> Exercise objective: Which lines run from the one containing "Between (511,120) and" to the end of the entries? Quote them exactly, and nothing else.

> Material for the task:

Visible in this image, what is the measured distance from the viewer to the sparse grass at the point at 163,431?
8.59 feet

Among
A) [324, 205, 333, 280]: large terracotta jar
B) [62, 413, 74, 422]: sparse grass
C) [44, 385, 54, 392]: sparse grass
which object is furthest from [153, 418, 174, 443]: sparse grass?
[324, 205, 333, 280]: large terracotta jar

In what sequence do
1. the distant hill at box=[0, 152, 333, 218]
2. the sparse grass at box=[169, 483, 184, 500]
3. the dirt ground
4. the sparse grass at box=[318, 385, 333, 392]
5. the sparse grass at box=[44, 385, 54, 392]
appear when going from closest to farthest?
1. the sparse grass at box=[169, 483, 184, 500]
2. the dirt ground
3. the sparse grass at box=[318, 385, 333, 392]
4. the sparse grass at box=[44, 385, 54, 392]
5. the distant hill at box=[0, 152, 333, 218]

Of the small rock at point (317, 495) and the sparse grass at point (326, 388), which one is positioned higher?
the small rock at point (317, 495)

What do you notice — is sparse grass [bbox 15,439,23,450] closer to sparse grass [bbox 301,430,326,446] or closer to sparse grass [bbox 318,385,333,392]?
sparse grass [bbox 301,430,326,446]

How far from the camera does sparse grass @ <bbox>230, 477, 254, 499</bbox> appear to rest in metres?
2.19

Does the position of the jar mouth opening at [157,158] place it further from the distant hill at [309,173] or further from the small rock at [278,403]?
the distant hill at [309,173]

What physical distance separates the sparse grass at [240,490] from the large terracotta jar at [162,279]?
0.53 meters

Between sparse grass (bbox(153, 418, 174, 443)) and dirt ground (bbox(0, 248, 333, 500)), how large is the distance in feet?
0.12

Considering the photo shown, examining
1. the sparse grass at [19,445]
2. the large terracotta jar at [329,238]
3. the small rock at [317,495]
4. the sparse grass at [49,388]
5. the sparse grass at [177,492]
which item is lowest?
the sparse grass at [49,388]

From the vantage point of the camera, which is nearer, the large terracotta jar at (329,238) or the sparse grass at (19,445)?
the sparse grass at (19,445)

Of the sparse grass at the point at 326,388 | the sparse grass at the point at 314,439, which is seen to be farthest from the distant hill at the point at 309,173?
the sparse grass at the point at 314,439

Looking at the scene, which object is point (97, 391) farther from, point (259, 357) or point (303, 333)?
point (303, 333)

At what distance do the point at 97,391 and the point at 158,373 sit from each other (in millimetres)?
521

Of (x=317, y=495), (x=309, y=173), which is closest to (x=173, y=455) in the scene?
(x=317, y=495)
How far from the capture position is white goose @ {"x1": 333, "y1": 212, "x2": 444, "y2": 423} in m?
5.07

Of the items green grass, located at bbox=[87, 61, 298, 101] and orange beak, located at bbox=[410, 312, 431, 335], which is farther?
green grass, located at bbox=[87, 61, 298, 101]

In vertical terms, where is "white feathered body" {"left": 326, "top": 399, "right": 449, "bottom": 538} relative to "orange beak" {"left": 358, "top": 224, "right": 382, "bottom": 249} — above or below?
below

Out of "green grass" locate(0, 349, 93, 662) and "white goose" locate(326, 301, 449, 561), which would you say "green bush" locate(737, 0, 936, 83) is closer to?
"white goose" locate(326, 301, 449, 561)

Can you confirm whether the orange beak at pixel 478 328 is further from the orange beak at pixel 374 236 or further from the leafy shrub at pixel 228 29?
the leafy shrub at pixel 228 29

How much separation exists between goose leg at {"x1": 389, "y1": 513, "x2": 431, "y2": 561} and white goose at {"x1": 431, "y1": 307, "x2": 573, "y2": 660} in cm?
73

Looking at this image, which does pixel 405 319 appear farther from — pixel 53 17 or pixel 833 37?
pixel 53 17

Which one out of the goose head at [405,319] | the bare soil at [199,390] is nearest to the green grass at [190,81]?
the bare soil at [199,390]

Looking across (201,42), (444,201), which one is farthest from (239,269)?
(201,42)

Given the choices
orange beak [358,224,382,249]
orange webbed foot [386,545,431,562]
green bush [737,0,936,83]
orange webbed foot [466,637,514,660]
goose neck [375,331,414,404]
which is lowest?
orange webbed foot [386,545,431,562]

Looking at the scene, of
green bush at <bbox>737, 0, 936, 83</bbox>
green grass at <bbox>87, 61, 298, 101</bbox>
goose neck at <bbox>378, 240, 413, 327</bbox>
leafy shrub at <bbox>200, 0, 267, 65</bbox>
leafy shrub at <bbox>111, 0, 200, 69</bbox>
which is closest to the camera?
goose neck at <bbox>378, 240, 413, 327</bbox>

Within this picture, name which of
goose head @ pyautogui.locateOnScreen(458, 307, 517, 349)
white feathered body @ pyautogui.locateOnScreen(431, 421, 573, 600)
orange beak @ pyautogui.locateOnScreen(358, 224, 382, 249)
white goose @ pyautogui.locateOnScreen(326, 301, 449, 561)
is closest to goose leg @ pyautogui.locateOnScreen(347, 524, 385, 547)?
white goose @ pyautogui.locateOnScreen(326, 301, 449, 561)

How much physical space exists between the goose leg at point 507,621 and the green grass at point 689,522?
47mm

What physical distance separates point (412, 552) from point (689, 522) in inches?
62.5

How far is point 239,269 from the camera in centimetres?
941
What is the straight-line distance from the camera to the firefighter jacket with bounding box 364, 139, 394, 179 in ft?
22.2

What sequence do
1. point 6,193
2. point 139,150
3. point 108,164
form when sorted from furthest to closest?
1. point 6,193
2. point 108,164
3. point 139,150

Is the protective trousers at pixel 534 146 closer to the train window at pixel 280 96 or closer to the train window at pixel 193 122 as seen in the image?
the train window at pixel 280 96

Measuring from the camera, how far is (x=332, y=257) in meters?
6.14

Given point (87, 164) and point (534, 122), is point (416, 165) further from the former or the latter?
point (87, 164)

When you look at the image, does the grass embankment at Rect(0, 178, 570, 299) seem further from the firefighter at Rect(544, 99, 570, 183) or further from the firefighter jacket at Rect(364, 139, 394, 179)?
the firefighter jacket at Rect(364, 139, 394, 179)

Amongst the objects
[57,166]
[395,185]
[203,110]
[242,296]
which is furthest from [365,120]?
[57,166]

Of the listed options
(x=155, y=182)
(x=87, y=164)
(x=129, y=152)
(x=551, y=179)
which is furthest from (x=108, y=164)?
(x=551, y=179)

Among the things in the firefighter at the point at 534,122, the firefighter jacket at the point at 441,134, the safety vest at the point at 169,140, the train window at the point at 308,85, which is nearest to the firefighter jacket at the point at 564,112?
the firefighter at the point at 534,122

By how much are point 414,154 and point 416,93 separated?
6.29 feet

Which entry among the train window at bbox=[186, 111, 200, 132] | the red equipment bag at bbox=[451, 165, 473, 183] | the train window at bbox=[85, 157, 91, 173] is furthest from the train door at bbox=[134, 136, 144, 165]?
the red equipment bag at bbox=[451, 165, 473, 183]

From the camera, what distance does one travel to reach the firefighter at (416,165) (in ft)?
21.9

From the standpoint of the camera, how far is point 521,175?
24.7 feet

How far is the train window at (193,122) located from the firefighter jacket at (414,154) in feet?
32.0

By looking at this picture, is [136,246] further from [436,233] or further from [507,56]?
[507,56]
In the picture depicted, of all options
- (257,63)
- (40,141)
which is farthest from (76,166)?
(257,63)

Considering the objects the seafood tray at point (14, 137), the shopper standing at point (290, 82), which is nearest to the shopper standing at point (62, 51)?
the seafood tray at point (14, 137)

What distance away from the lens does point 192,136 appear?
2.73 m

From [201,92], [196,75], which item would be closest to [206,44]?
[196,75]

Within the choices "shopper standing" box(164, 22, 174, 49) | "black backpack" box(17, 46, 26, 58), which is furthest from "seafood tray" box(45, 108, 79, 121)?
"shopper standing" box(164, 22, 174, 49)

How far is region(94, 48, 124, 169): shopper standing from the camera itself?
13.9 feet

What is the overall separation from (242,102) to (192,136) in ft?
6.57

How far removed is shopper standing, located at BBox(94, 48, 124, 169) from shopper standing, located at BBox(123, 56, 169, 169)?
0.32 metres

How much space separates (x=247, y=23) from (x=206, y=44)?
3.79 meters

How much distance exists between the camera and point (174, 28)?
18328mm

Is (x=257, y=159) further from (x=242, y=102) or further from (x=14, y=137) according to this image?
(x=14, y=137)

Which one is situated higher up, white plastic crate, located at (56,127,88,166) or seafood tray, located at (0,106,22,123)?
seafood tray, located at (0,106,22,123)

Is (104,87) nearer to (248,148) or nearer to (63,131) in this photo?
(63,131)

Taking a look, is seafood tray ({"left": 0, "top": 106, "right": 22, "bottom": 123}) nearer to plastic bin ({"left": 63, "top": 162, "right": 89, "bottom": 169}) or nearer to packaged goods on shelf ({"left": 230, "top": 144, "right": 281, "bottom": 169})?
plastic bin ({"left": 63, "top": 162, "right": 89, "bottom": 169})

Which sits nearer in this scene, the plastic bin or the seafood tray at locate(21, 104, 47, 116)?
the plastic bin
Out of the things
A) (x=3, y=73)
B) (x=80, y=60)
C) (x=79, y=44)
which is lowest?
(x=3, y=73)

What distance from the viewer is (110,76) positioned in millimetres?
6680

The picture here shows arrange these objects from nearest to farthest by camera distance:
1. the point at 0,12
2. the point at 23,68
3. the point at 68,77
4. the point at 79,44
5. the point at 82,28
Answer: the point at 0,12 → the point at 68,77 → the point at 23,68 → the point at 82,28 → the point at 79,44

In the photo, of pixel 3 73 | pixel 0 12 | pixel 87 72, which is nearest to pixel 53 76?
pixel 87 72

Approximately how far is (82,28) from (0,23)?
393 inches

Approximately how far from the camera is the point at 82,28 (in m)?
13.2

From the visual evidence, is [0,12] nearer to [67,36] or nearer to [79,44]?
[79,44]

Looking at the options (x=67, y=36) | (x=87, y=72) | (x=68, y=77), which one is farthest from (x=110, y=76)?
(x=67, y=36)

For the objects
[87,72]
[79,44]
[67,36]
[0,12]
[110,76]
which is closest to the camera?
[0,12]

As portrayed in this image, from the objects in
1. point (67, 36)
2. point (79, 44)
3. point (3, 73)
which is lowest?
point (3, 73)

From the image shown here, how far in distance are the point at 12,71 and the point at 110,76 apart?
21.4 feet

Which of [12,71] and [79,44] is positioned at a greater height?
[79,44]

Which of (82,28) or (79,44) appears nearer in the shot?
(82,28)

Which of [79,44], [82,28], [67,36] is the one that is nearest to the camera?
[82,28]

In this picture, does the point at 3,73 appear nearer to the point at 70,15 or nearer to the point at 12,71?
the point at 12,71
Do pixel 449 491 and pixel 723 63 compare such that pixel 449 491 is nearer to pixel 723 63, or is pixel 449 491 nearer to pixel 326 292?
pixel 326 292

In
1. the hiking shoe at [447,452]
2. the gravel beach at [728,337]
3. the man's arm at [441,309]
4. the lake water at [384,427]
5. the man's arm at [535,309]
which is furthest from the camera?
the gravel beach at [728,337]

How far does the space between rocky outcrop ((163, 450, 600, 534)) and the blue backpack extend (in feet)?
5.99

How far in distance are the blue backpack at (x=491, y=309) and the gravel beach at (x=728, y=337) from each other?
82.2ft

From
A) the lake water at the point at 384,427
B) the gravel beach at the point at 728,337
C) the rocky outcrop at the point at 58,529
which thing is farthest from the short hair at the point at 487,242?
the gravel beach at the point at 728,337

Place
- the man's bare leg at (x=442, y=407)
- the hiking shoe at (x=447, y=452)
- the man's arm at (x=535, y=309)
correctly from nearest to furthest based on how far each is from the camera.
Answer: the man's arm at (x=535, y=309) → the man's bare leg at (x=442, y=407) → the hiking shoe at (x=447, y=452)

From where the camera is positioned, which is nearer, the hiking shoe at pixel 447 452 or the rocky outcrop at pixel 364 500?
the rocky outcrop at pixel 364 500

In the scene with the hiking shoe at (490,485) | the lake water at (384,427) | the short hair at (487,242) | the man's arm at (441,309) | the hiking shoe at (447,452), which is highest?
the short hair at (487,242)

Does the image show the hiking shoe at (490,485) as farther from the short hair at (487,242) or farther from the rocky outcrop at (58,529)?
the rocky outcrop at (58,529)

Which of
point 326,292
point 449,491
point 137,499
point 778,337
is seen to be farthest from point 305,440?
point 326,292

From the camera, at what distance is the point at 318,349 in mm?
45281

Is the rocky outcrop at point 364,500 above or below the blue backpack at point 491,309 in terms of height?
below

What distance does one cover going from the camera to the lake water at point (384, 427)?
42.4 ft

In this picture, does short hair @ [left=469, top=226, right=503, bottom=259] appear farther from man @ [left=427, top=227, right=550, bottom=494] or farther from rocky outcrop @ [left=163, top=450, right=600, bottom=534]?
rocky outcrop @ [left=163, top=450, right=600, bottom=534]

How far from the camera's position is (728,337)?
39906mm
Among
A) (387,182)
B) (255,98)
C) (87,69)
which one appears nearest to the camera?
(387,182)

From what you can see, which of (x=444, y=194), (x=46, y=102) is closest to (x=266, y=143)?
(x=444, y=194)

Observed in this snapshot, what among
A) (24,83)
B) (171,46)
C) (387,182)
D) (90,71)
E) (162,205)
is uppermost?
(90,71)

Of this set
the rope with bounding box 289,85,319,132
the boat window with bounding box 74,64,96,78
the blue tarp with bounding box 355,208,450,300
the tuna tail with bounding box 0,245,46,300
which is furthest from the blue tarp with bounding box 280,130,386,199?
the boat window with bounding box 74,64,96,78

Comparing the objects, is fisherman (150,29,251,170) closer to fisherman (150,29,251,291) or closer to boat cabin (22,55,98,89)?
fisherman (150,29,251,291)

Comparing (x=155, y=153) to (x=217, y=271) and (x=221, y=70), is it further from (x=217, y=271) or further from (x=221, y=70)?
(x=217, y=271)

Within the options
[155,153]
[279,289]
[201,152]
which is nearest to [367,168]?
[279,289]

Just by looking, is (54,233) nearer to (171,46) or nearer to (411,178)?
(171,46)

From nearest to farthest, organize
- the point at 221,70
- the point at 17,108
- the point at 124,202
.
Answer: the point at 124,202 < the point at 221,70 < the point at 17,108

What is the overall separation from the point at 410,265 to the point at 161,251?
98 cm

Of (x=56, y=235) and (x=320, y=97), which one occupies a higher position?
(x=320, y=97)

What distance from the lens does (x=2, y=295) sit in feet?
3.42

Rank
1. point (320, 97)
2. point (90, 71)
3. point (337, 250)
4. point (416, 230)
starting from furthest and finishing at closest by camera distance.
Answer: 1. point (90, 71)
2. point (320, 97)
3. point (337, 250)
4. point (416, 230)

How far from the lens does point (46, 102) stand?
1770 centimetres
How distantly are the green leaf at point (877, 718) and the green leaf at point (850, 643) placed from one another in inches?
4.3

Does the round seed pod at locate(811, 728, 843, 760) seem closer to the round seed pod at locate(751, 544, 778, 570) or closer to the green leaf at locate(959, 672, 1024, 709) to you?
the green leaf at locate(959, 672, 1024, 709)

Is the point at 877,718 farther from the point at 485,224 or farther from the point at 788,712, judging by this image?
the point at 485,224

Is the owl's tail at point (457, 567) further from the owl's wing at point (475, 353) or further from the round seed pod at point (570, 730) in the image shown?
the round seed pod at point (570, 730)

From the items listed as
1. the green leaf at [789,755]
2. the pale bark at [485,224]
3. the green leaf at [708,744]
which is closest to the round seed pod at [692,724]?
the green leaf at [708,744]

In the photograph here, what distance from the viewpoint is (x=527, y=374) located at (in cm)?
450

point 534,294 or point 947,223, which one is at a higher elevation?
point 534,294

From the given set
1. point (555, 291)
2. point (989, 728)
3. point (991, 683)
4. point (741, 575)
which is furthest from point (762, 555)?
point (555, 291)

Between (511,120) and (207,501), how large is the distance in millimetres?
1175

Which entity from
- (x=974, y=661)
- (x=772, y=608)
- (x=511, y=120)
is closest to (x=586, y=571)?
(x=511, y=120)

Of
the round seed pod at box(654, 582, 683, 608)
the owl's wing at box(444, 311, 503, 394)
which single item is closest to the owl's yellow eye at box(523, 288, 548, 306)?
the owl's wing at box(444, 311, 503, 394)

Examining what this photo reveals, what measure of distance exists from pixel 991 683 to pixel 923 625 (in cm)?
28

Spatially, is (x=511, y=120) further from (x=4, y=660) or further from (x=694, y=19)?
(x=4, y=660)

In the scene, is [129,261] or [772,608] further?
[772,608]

> Response for this exercise:
Between (511,120) and (207,501), how large is the distance in millimetres?
1175

Which entity from
- (x=974, y=661)
- (x=772, y=608)
- (x=511, y=120)
is closest to (x=586, y=571)?
(x=511, y=120)

Of
the round seed pod at box(654, 582, 683, 608)
the owl's wing at box(444, 311, 503, 394)
which single item is closest to the owl's yellow eye at box(523, 288, 548, 306)?
the owl's wing at box(444, 311, 503, 394)

Examining what this photo reveals, what measure of distance exists from pixel 991 683 to pixel 923 625 (in cm)?
28

Spatially, is (x=511, y=120) further from (x=4, y=660) or further from (x=694, y=19)?
(x=4, y=660)

In the scene, is [129,261] or [772,608] further?
[772,608]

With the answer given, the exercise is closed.